Acetylated Tau in Alzheimer’s Disease: Pathogenic Mechanisms Underlying Memory Loss
Research Scientist, J. David Gladstone Institutes, Gladstone Institute of Neurological Disease, Department of Neurology, University of California, San Francisco
2 Riverside Circle, Roanoke, VA 24016
More than 5 million people in the United States are living with Alzheimer’s disease (AD), and the prevalence of AD is expected to rise rapidly with our aging populations. Memory loss in AD has a devastating impact on people’s lives and there are no effective treatments to counteract progressive cognitive decline. Accumulation of tau, a microtubule-associated protein, in the brain is a hallmark of AD. Research to identify the tau-dependent mechanisms that trigger pathogenesis is crucial to find new molecular targets for drug intervention. Dr.

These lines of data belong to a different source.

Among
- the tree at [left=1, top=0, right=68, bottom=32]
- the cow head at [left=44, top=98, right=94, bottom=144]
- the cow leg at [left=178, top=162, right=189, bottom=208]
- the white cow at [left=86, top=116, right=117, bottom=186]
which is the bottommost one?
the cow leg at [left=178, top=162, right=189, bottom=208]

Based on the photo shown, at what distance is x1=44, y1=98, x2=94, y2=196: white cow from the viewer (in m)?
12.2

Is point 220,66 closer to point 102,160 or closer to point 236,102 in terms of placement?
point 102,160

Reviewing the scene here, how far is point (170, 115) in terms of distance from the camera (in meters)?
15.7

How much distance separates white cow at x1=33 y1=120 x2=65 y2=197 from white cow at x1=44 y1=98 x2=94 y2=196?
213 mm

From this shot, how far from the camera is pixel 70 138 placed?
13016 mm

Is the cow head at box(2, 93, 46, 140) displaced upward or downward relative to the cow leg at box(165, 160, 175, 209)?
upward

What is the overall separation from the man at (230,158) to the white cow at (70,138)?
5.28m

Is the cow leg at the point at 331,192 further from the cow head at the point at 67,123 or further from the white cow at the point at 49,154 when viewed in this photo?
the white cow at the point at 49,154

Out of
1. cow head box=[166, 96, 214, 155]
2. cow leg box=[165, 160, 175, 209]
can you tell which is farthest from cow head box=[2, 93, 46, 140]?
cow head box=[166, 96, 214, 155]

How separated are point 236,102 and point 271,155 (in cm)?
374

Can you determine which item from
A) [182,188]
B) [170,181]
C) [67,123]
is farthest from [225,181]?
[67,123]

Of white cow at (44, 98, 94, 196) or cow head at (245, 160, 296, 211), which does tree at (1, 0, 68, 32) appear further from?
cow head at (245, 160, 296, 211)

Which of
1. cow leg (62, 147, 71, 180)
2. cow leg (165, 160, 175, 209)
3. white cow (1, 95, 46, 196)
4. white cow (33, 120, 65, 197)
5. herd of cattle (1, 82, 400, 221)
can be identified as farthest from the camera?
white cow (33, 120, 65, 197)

Tracy and colleagues found that the increased acetylation of tau on two lysines, K274 and K281, is linked to severe dementia in AD. To examine the role of acetylated tau in AD pathogenesis, they generated a transgenic mouse expressing human tau with mutations to substitute K274 and K281 with glutamines to mimic the structure and charge of acetylated lysines. They found that acetylated tau inhibits postsynaptic actin cytoskeletal dynamics and obstructs synaptic plasticity underlying memory deficits. Moreover, they discovered a novel mechanism for the tau-mediated plasticity deficit involving the loss of KIBRA, a memory-associated postsynaptic protein. Dr. Tracy will discuss this work, which highlights the pathogenic role of acetylated tau in AD progression and supports the therapeutic potential of agents that reduce tau acetylation.